Not Feeling In-Demand?
But what if you’re a medtech professional who isn’t feeling the strength of the economy? Although hiring seems robust from the outside, Marsala pointed out that many medtech companies have adopted temp arrangements instead of full-time positions. “The world is going temp,” she said, adding that the trend seems most common for younger people entering the medtech industry. The popularity of temp hiring stems from an abundance of caution on the part of large and small companies looking to avoid mass layoffs and significant severance payouts if something should go wrong.
Marsala’s best advice for medtech employees who feel they are facing a future of temp roles? “Be as flexible as you can, and as useful to that company as you can, and malleable, and upbeat, and positive, and do not complain,” she said. “When decisions need to be made in a rough economy, you are likely to be salvaged, kept, if you are one of these utility players.”
Medtech Professionals Need Support
While many professionals participating in the 2017 MD+DI Medtech Salary Survey emphasized a passion for medical devices and diagnostics, the career can also be demanding and stressful. That means proper support, accommodation, and recognition are even more valuable within the industry.

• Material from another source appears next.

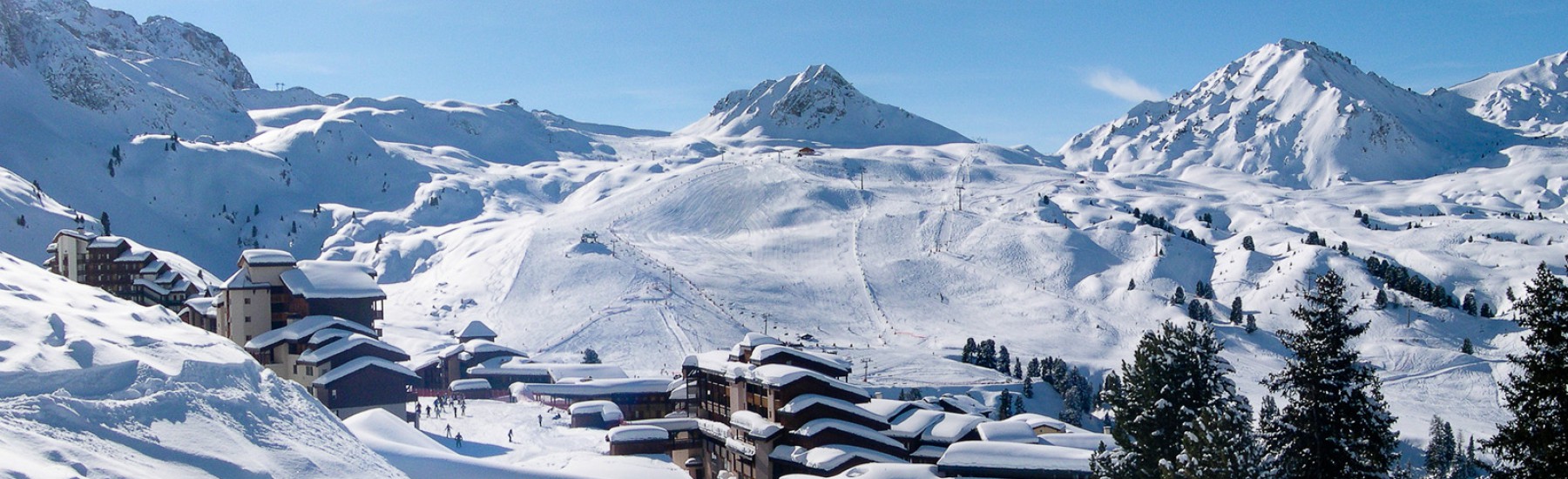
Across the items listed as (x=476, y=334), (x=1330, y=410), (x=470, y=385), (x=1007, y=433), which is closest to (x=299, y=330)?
(x=470, y=385)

“I think that due to the regulatory environment in medical device companies, there’s a lot of pressure and there are a lot of high pressure jobs that actually end up in medical device,” Newhall said. “I think that companies need to be mindful of that and make sure that they’re fostering environments that are healthy work environments for people in order to keep people around. Otherwise, they’re going to see massive amounts of attrition.”